Stress cardiac MRI effective in known, suspected stable CAD
The use of stress cardiac MRI in patients with known or suspected stable CAD effectively reclassified risk for cardiac death and non-fatal MI beyond clinical covariates, according to study results.
“Cardiac MRI improved risk reclassification in the majority of patients at intermediate-to-high pre-test risk, regardless of status of prior CAD, across American College of Cardiology/American Heart Association practice guideline recommended strata that guide current clinical management decisions,” the researchers wrote.
The study, which was published recently in Circulation, included a cohort of consecutive patients referred for evaluation of myocardial ischemia. Researchers determined net reclassification improvement (NRI) of the primary outcome of MACE, a composite of cardiac death and nonfatal MI; this was incremental to clinical risk models, using guideline-based low (<1%), moderate (1%-3%) and high (>3%) annual risk categories.
Researchers reported that inducible ischemia had a significant association with MACE (HR=14.66; P<.0001), and low event rates of MACE (0.6%) and cardiac death (0.4%). This prognostic utility was observed in patients with prior CAD (HR=8.17; P<.0001).

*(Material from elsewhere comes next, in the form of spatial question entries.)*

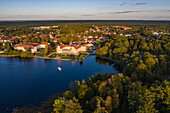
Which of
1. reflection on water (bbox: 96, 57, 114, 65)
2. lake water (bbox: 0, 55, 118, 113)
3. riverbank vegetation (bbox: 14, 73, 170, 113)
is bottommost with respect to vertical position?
lake water (bbox: 0, 55, 118, 113)

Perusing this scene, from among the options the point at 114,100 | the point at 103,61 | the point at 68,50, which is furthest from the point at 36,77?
the point at 68,50

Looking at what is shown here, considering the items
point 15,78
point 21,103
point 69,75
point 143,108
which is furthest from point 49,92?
point 143,108

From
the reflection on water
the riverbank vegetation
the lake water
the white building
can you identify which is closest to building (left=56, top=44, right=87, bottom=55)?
the white building

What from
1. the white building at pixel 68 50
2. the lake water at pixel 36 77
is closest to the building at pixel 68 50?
the white building at pixel 68 50

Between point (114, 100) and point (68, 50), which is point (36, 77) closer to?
point (114, 100)

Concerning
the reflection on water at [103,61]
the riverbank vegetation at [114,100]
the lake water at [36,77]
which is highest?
the riverbank vegetation at [114,100]

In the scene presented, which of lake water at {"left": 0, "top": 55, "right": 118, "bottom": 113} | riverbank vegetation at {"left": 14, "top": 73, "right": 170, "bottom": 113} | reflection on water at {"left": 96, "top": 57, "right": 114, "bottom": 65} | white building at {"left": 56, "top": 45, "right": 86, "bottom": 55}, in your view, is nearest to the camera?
riverbank vegetation at {"left": 14, "top": 73, "right": 170, "bottom": 113}

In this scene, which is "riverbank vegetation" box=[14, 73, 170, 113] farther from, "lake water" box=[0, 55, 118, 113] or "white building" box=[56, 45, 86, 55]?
"white building" box=[56, 45, 86, 55]

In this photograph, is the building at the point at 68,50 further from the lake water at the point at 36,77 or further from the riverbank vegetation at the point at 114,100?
the riverbank vegetation at the point at 114,100
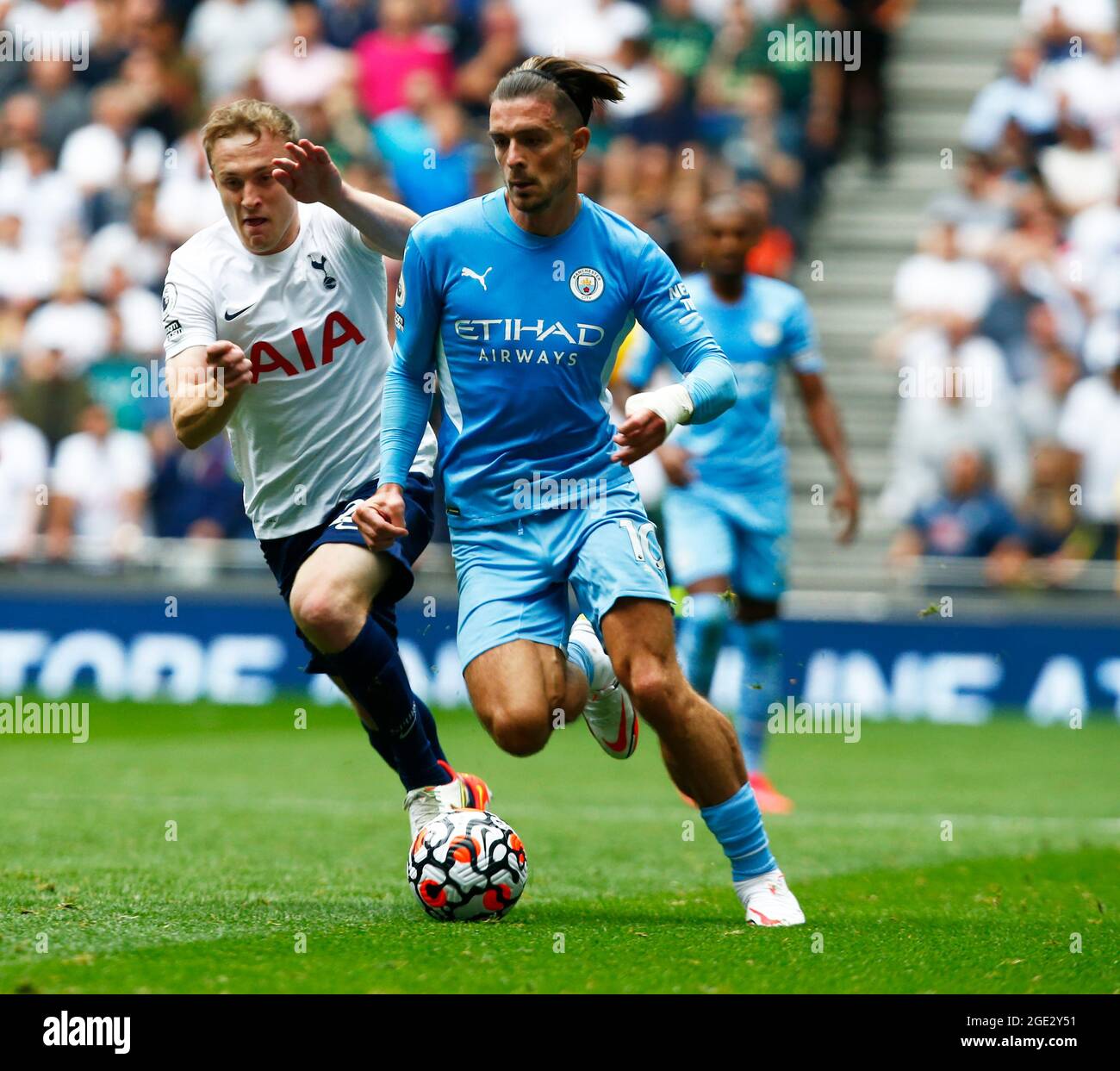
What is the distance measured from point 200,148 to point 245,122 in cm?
974

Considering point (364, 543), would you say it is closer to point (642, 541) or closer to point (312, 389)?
point (312, 389)

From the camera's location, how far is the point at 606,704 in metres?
6.94

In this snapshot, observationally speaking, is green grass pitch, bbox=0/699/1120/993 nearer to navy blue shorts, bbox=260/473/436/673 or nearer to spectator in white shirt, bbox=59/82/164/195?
navy blue shorts, bbox=260/473/436/673

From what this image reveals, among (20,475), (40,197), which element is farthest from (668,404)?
(40,197)

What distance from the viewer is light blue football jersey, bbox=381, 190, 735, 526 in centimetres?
625

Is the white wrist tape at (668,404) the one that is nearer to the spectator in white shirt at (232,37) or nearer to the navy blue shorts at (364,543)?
the navy blue shorts at (364,543)

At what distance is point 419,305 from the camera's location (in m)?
6.30

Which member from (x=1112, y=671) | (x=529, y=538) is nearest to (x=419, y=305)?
(x=529, y=538)

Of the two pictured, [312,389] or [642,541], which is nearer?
[642,541]

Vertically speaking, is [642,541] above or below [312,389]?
below

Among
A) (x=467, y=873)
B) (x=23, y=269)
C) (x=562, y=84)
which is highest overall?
(x=23, y=269)

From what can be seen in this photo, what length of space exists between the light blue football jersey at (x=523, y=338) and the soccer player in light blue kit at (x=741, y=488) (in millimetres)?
3951
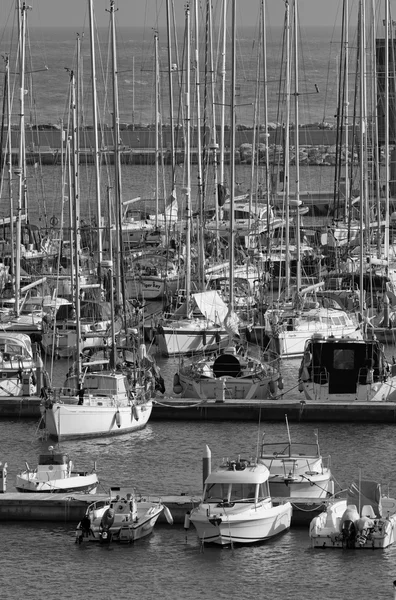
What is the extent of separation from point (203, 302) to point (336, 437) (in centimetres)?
1071

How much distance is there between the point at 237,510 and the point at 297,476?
2.31 m

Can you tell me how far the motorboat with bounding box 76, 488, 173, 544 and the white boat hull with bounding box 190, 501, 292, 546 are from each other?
32.4 inches

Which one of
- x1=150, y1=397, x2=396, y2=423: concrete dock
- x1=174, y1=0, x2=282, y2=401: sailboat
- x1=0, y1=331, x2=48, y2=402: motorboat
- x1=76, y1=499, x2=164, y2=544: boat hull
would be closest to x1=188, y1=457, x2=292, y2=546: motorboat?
x1=76, y1=499, x2=164, y2=544: boat hull

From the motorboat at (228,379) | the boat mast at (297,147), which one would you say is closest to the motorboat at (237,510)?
the motorboat at (228,379)

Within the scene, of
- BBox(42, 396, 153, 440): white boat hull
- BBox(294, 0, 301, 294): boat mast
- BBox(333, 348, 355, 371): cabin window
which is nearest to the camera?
BBox(42, 396, 153, 440): white boat hull

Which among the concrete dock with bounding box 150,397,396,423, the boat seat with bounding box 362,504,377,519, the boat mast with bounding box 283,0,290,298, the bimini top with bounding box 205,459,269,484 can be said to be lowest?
the concrete dock with bounding box 150,397,396,423

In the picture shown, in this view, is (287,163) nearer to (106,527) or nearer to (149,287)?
(149,287)

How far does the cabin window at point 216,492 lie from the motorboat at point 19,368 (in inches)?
418

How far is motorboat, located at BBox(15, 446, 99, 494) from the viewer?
30797mm

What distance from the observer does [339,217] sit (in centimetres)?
6812

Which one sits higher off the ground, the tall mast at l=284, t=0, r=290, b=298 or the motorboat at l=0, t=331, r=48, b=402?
the tall mast at l=284, t=0, r=290, b=298

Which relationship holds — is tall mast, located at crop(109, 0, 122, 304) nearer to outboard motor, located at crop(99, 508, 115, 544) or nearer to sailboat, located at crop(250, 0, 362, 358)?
sailboat, located at crop(250, 0, 362, 358)

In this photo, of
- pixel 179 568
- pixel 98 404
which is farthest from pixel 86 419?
pixel 179 568

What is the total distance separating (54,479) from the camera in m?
30.8
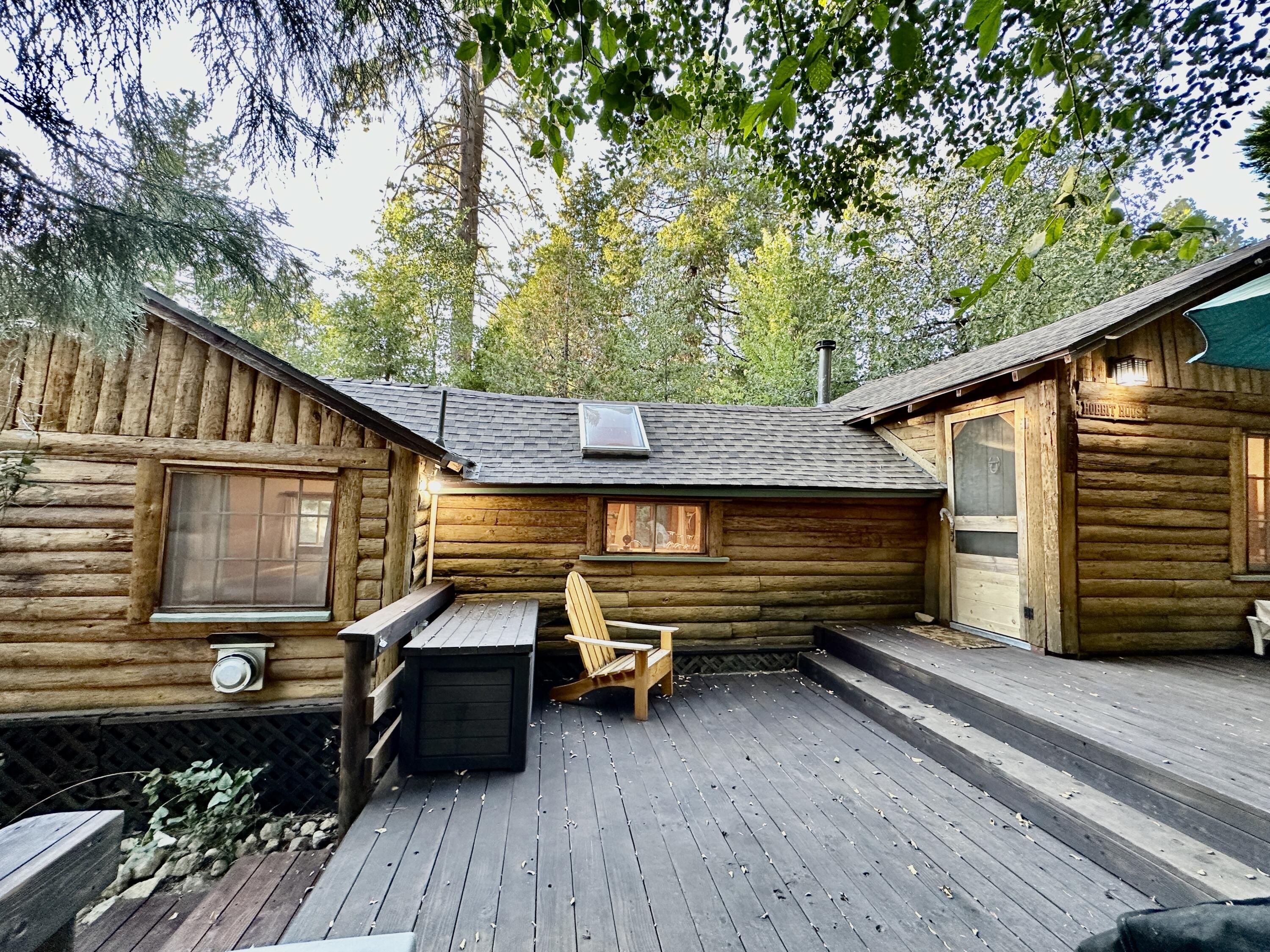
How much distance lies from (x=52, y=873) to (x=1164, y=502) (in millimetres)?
6698

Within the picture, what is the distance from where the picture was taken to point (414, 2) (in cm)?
179

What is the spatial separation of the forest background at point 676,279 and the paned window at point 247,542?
7.05m

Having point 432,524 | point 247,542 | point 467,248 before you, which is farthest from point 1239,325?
point 467,248

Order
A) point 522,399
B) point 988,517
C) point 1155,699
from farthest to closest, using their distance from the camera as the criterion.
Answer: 1. point 522,399
2. point 988,517
3. point 1155,699

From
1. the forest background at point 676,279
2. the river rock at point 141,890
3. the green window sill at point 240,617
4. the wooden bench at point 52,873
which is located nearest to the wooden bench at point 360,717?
the green window sill at point 240,617

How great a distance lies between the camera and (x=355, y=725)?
2855mm

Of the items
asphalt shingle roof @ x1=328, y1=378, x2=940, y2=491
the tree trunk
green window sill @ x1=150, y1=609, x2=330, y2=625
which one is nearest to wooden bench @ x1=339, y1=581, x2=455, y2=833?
green window sill @ x1=150, y1=609, x2=330, y2=625

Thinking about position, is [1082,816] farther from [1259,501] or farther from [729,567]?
[1259,501]

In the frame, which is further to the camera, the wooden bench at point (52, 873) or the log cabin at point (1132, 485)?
the log cabin at point (1132, 485)

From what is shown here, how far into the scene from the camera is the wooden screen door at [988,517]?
4.70m

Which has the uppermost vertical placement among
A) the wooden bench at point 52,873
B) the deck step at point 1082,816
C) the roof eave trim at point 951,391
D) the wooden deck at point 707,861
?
the roof eave trim at point 951,391

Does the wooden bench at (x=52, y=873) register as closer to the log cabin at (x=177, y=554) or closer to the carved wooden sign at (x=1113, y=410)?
the log cabin at (x=177, y=554)

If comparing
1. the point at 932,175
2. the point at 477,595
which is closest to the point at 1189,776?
the point at 932,175

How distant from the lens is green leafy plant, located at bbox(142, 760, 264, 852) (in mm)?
3537
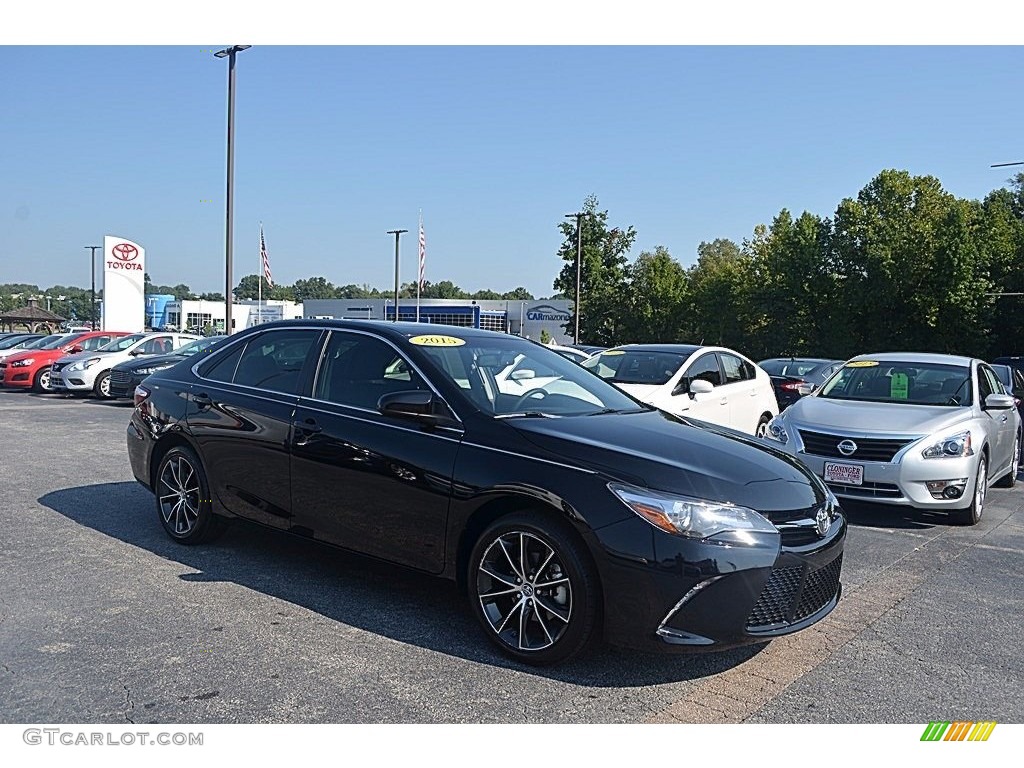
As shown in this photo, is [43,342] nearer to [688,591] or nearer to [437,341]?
[437,341]

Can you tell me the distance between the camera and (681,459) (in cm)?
423

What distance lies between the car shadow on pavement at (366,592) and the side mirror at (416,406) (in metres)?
0.83

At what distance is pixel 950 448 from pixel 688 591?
197 inches

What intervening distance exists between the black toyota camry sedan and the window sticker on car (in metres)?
4.64

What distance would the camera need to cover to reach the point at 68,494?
780 centimetres

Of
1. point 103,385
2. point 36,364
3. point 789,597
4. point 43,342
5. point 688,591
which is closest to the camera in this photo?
point 688,591

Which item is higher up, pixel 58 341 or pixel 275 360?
pixel 275 360

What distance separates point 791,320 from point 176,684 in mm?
43412

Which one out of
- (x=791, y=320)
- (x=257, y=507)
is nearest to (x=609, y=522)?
(x=257, y=507)

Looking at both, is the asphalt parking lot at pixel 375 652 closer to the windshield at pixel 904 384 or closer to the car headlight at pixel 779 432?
A: the car headlight at pixel 779 432

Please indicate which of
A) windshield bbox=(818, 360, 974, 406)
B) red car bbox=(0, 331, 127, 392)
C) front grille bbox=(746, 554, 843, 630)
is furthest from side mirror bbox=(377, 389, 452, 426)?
red car bbox=(0, 331, 127, 392)

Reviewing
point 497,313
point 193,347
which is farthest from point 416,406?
point 497,313

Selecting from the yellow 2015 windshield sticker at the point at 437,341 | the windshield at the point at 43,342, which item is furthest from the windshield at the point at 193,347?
the yellow 2015 windshield sticker at the point at 437,341

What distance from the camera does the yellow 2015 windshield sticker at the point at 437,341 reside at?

The addition of inducible ischemia to the multivariable clinical risk model enhanced discrimination of MACE (C-statistic 0.81-0.86, P=.04; adjusted HR=7.37, P<.0001). The addition also reclassified 91.5% of patients at moderate pre-test risk (65.7% moderate-to-low risk; 25.8% to high risk) with corresponding changes in the observed event rates of 0.3% per year for low-risk post-test and 4.9% per year for high-risk post-test.
Additional data indicated a categorical NRI of 0.229 (95% CI 0.063-0.391) and a continuous NRI of 1.11 (95% CI 0.81-1.39).
Disclosure: Shah reports no relevant financial disclosures.